**Required tasks**
a) Extract from the E. coli text the part that opens with the words containing "The situation is" and closes with "exit the reservoir.".
b) In the E. coli text, what percentage of recreational-season days see E. coli levels in the Des Moines River exceed the protective threshold?
c) Can you rewrite the paragraph of the E. coli text beginning "The situation is modestly better" as a shorter version that keeps its main facts?

Using samples collected at the Des Moines Water Works intakes from 2010 up until the present day, I determined that the Raccoon River consistently meets the 235 CFU/100 ml threshold only during the cold weather months of November through March, when water recreation (at least for me) is limited to pulling fish up through holes in the ice. In the recreational season of April-October, more than half the days (50.2%) see E. coli levels exceed the protective threshold for safe recreation in the Raccoon River.
The situation is modestly better for the Des Moines River, with 22% of the days in the recreational season (Apr-Oct) exceeding the protective threshold. It’s not a mystery why E. coli levels are lower in the Des Moines River—detention of water 6 miles upstream in Saylorville Reservoir exposes the bacteria to sunlight and other stressors, causing them to perish before they exit the reservoir.

**Recorded information**
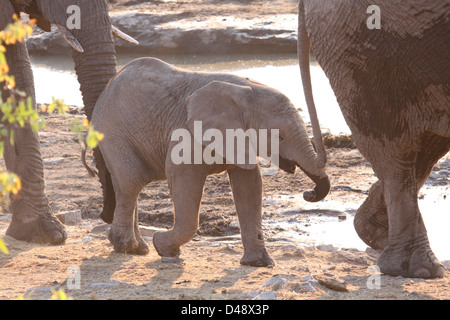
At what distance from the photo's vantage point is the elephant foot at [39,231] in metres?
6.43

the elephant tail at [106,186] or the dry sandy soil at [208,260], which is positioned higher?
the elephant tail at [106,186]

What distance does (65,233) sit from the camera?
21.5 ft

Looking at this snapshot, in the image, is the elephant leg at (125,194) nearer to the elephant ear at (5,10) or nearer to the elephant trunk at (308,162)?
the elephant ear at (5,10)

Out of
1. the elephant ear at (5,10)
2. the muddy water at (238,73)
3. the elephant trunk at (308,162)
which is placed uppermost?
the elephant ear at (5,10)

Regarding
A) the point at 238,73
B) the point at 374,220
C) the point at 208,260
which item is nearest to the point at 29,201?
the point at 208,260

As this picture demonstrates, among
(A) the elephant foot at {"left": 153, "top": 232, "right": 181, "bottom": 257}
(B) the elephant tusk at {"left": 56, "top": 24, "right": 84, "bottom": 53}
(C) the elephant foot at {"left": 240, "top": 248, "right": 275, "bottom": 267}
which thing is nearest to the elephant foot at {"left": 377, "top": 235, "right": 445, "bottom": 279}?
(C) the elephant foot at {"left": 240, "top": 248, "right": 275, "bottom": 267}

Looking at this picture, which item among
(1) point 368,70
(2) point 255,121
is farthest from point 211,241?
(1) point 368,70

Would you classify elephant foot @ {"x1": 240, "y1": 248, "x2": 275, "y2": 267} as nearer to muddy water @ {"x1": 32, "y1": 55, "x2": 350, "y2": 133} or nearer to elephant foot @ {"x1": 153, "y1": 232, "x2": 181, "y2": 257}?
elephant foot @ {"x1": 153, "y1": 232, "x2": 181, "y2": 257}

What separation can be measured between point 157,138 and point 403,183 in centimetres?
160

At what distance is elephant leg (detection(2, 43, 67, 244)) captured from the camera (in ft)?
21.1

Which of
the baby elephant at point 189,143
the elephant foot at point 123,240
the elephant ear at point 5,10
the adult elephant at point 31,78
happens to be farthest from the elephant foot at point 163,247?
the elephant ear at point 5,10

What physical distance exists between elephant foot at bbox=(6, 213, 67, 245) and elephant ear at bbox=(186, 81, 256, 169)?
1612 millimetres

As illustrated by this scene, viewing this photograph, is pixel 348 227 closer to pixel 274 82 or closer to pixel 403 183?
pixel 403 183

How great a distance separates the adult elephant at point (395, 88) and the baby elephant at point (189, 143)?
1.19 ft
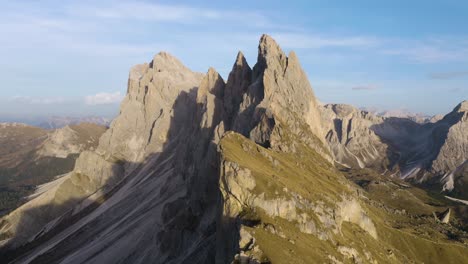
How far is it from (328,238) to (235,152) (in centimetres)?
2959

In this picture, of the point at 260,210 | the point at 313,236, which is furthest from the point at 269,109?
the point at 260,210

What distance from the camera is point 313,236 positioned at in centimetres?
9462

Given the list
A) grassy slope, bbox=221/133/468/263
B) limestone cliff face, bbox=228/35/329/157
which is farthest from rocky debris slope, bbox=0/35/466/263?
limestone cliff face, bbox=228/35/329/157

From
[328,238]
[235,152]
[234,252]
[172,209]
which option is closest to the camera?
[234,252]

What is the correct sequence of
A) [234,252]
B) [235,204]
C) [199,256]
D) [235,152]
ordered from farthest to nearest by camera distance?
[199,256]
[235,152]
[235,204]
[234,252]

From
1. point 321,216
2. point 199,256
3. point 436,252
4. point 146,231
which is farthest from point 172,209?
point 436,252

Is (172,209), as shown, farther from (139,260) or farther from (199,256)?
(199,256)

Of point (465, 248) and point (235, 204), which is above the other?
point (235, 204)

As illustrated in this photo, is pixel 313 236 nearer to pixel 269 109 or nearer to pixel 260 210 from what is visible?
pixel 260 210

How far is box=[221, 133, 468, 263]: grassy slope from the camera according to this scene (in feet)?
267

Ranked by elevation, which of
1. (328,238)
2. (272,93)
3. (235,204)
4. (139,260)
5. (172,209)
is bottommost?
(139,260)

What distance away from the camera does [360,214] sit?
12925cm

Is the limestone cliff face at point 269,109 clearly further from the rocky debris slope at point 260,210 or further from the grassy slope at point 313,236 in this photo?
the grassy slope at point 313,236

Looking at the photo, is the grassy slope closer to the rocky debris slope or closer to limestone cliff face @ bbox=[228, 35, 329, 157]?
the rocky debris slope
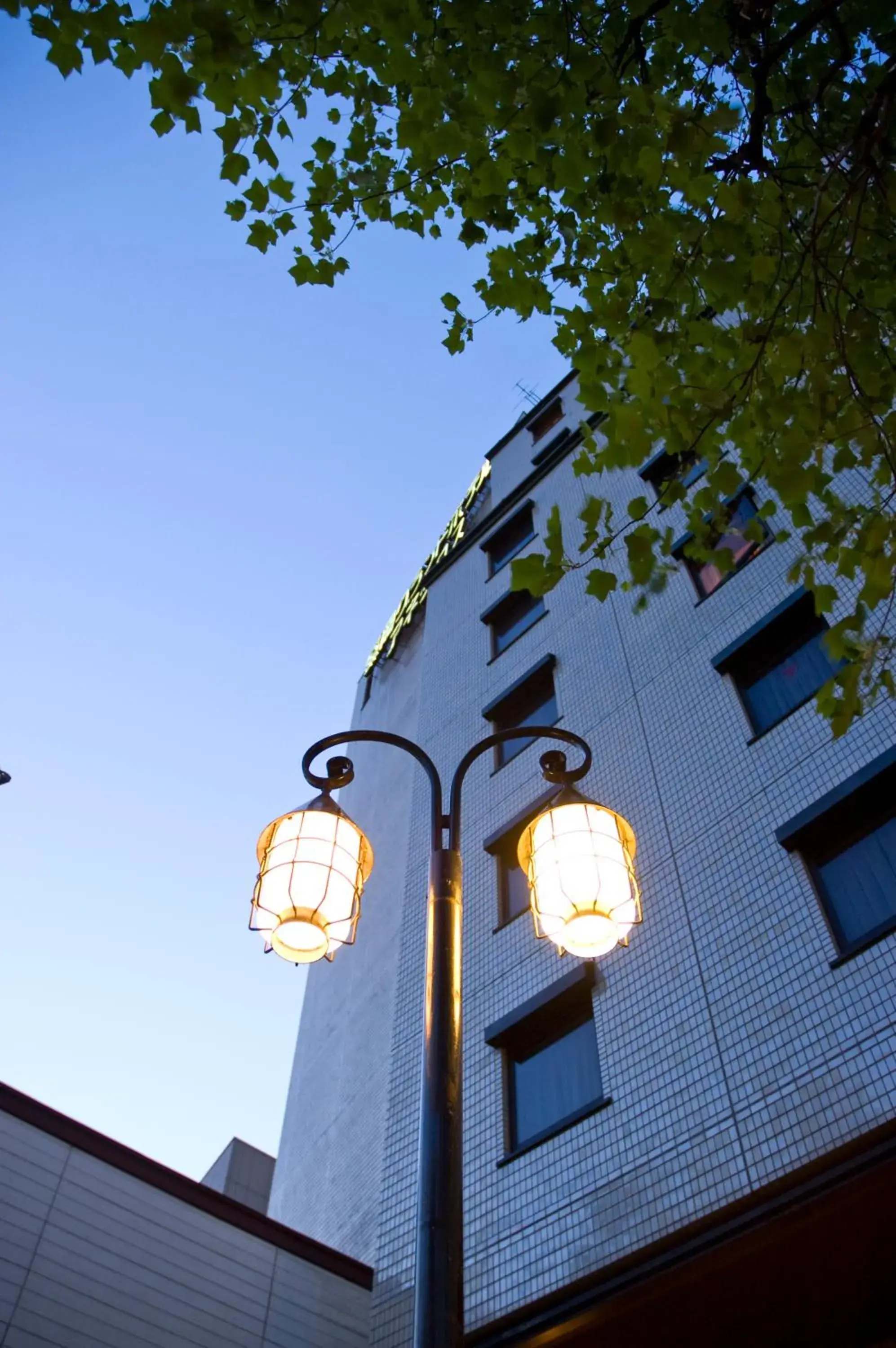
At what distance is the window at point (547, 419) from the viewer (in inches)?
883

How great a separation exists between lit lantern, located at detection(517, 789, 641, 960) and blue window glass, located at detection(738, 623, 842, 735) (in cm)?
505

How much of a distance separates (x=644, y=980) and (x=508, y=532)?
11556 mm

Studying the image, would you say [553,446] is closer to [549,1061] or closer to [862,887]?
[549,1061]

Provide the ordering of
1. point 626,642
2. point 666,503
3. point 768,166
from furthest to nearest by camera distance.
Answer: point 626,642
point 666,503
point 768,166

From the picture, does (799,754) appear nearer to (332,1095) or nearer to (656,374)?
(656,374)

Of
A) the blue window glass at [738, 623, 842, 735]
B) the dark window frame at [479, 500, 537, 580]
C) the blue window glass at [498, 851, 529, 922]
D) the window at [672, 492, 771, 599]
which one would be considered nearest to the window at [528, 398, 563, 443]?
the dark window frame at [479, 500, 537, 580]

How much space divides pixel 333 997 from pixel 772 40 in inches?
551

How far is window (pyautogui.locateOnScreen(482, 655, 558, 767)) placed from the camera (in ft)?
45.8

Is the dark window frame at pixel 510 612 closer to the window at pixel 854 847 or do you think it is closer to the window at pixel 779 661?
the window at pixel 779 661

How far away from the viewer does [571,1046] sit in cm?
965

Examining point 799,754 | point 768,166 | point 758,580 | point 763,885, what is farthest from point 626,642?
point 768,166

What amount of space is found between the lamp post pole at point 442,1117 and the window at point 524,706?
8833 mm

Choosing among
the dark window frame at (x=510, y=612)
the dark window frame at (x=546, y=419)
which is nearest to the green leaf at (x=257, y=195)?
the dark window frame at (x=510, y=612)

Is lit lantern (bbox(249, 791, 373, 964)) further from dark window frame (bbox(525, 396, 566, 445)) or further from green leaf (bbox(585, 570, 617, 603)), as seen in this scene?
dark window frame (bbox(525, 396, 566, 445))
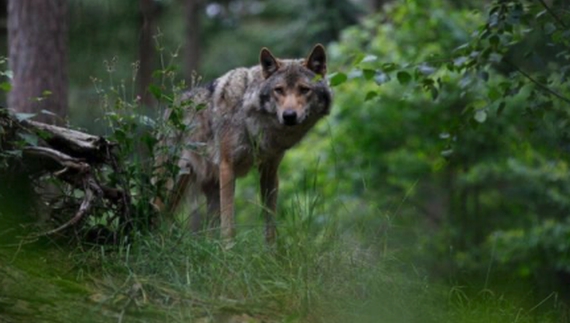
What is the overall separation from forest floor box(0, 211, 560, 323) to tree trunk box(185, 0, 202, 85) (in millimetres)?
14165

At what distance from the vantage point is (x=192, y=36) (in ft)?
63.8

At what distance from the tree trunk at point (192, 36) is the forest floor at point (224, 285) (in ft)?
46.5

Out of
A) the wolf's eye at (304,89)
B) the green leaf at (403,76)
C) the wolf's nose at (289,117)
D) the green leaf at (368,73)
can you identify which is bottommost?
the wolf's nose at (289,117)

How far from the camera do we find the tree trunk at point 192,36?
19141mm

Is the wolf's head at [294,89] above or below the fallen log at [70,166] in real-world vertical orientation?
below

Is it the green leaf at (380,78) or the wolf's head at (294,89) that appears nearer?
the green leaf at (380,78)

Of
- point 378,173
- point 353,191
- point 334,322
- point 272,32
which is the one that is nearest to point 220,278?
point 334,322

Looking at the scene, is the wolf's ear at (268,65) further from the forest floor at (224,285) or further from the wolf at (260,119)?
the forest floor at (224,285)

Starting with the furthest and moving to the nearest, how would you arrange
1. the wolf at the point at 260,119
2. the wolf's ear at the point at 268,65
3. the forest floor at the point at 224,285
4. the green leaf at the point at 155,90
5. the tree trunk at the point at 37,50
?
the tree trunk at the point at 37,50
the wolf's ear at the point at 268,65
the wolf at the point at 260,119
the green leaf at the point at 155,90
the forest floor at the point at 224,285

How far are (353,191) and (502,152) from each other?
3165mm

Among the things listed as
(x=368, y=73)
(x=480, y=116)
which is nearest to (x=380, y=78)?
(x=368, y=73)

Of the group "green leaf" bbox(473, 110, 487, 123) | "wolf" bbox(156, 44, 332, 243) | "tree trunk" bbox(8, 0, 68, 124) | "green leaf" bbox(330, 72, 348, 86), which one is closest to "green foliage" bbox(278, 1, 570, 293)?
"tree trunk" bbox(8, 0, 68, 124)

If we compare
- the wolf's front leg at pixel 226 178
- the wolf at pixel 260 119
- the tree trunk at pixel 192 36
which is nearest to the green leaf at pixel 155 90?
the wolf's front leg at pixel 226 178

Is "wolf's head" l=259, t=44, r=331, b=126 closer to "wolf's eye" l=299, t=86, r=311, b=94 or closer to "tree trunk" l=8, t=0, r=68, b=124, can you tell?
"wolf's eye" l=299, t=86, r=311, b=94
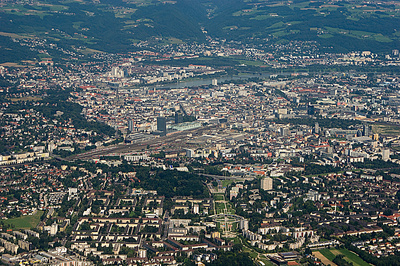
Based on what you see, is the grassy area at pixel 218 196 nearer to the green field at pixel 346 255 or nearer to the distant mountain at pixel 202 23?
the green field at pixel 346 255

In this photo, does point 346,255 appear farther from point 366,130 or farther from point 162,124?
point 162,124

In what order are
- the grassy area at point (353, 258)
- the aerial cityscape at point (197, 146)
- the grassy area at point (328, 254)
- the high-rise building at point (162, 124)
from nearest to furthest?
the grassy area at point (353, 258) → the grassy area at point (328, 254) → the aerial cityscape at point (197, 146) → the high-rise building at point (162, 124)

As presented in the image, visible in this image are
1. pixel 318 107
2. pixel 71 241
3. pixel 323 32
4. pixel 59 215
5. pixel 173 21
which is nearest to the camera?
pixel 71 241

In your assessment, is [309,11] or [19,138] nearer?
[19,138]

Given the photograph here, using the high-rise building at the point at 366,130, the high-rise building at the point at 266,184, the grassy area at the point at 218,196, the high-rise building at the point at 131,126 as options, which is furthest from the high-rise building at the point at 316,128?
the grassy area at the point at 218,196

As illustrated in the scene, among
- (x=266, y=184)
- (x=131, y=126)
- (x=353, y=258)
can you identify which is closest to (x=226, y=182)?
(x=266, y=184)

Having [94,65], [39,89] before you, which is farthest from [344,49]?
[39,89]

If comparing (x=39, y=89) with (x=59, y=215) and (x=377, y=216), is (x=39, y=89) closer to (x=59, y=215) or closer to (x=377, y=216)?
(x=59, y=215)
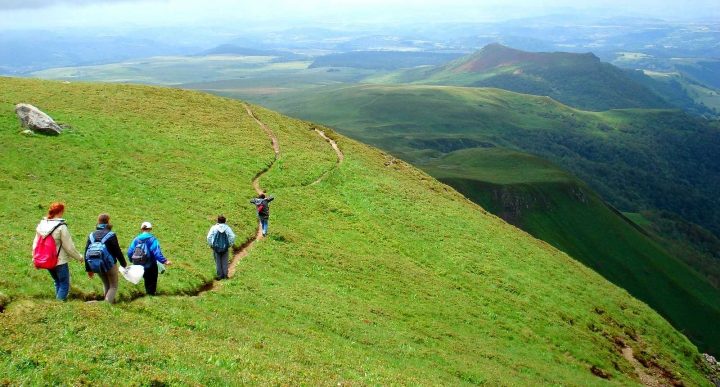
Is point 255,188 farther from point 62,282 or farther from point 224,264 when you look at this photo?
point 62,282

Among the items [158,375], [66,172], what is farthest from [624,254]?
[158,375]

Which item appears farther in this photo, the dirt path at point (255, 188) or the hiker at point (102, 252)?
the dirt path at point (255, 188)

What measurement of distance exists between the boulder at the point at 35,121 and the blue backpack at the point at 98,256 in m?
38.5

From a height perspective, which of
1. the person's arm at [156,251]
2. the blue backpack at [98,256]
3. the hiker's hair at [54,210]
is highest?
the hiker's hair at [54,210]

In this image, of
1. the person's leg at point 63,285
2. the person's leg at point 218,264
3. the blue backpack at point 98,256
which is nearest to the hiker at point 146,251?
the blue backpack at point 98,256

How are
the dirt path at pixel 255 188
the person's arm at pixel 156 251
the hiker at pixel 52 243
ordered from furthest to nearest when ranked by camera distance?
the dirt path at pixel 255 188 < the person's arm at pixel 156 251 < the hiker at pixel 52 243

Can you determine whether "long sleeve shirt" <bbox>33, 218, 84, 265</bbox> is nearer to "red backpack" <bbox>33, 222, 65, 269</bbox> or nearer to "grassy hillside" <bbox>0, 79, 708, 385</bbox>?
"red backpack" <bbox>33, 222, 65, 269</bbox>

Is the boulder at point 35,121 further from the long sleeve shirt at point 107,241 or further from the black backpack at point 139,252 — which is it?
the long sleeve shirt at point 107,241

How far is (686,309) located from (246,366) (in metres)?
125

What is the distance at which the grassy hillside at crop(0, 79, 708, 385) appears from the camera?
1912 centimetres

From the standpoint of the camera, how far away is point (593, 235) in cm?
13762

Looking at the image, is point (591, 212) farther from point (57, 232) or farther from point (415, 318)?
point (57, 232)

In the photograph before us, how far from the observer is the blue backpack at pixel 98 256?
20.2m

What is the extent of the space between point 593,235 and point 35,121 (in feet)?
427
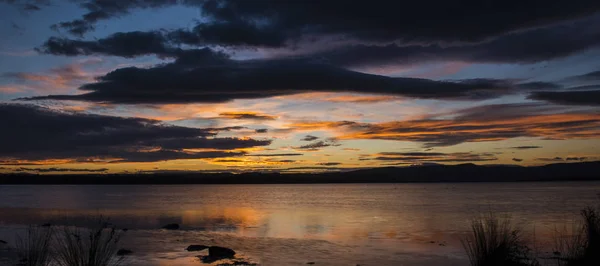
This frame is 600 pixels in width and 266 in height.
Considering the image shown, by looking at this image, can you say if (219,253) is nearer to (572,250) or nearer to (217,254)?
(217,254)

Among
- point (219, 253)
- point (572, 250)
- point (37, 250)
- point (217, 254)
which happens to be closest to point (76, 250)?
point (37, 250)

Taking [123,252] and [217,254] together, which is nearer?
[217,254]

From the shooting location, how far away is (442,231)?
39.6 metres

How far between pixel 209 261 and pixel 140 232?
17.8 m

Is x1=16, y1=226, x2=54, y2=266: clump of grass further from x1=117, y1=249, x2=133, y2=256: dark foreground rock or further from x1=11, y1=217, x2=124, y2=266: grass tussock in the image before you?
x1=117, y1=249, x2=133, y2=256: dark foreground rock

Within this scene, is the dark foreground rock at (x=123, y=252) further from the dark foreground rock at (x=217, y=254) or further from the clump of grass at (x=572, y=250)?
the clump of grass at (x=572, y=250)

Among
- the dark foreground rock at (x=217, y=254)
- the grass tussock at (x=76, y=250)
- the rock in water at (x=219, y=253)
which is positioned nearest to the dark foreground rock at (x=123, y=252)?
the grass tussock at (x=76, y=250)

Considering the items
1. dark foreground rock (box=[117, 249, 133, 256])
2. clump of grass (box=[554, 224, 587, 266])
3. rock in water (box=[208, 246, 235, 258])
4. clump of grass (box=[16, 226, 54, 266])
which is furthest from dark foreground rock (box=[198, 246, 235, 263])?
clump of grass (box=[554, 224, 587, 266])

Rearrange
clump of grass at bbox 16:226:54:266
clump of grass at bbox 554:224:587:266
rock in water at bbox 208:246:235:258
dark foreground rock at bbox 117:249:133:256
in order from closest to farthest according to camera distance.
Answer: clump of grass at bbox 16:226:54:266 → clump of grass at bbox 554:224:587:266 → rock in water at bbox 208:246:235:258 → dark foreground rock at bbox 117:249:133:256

**Task-by-task solutions**
a)
The situation is modestly better for the Des Moines River, with 22% of the days in the recreational season (Apr-Oct) exceeding the protective threshold. It’s not a mystery why E. coli levels are lower in the Des Moines River—detention of water 6 miles upstream in Saylorville Reservoir exposes the bacteria to sunlight and other stressors, causing them to perish before they exit the reservoir.

b) 22% of the days in the recreational season (April–October).

c) The Des Moines River fares somewhat better, exceeding the protective threshold on 22% of recreational-season days (April–October). Its E. coli levels are lower because water held in Saylorville Reservoir, 6 miles upstream, exposes the bacteria to sunlight and other stressors, killing them before they leave the reservoir.